→ Work instruction:
Copy the data word for word, from the line that contains "Hands typing on" through the line that contains "Ein junger Mann", both included, and leave the pictures out.

→ Extracted information:
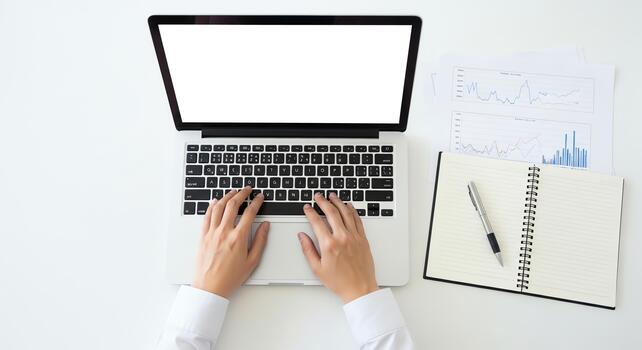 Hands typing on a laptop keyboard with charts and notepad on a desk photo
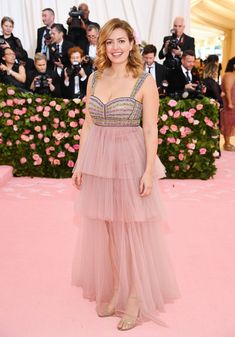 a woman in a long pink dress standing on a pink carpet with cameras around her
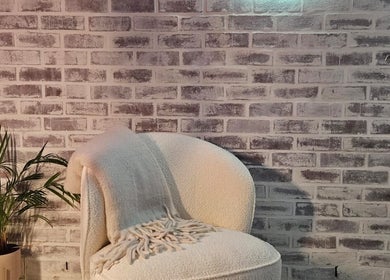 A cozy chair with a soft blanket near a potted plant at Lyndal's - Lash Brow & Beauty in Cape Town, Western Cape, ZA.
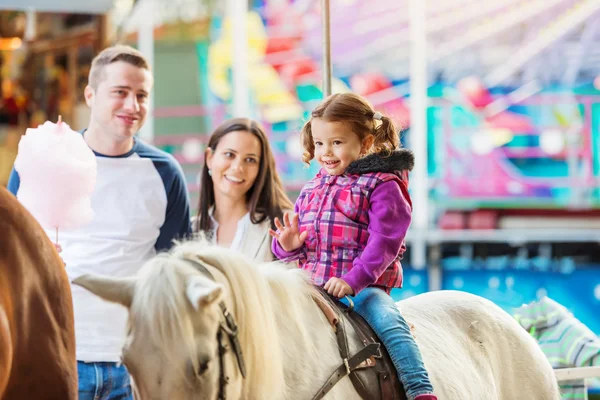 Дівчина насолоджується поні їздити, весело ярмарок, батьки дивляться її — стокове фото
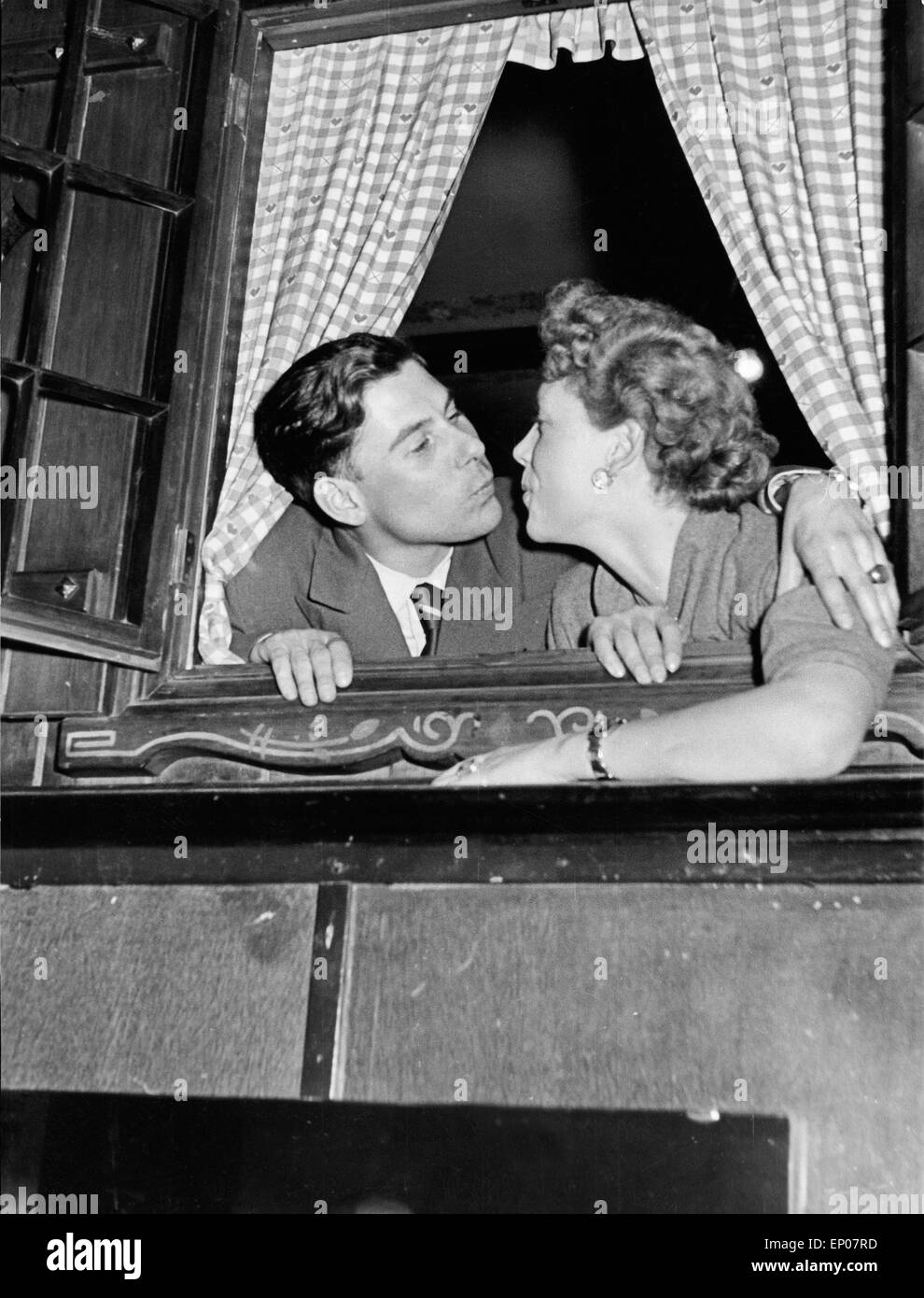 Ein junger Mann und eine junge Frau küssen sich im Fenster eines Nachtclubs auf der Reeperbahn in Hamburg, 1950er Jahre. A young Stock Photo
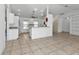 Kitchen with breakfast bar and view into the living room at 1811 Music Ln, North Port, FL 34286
...
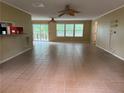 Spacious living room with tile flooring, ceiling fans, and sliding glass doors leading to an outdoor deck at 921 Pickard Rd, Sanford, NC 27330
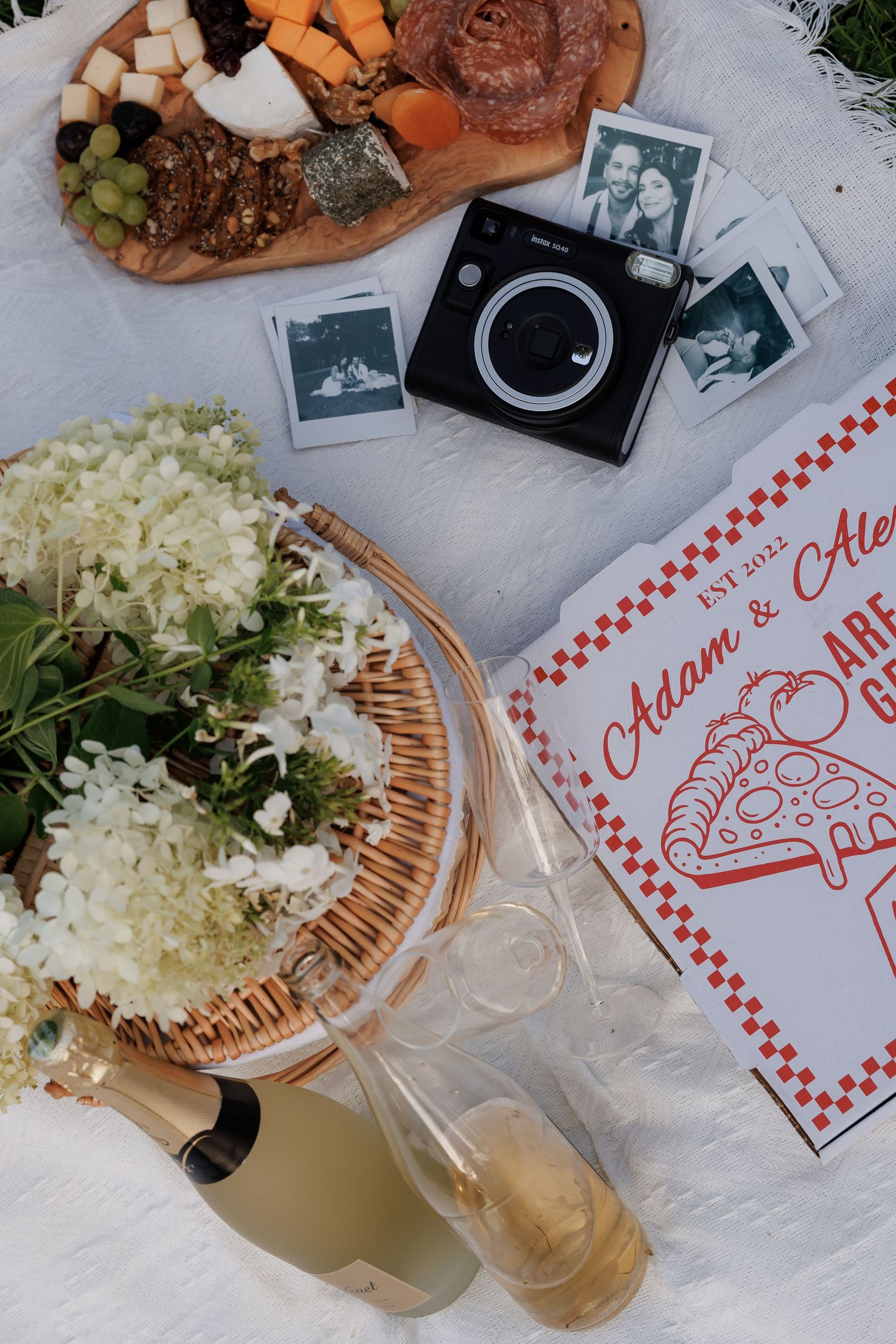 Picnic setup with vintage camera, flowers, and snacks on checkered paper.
--
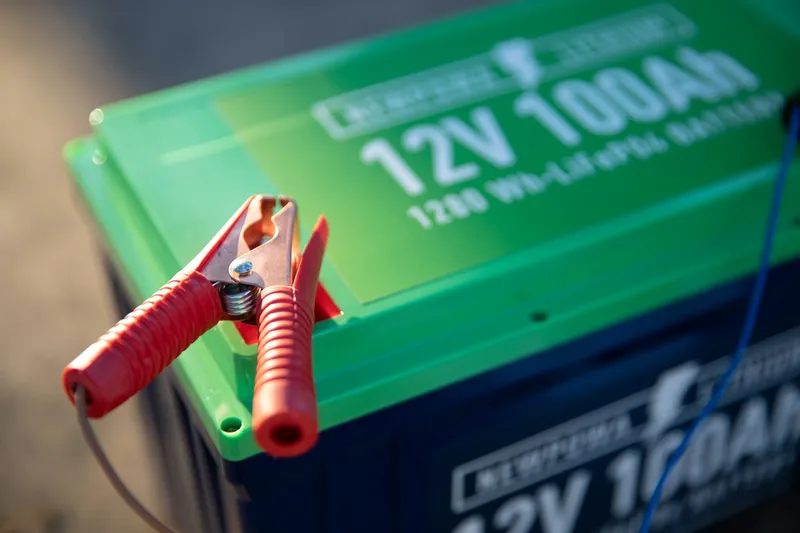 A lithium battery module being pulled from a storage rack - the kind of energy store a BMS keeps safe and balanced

→ Task solution:
 Hands typing on a laptop keyboard with charts and notepad on a desk photo
 a woman in a long pink dress standing on a pink carpet with cameras around her
 A cozy chair with a soft blanket near a potted plant at Lyndal's - Lash Brow & Beauty in Cape Town, Western Cape, ZA.
 Дівчина насолоджується поні їздити, весело ярмарок, батьки дивляться її — стокове фото
 Ein junger Mann und eine junge Frau küssen sich im Fenster eines Nachtclubs auf der Reeperbahn in Hamburg, 1950er Jahre. A young Stock Photo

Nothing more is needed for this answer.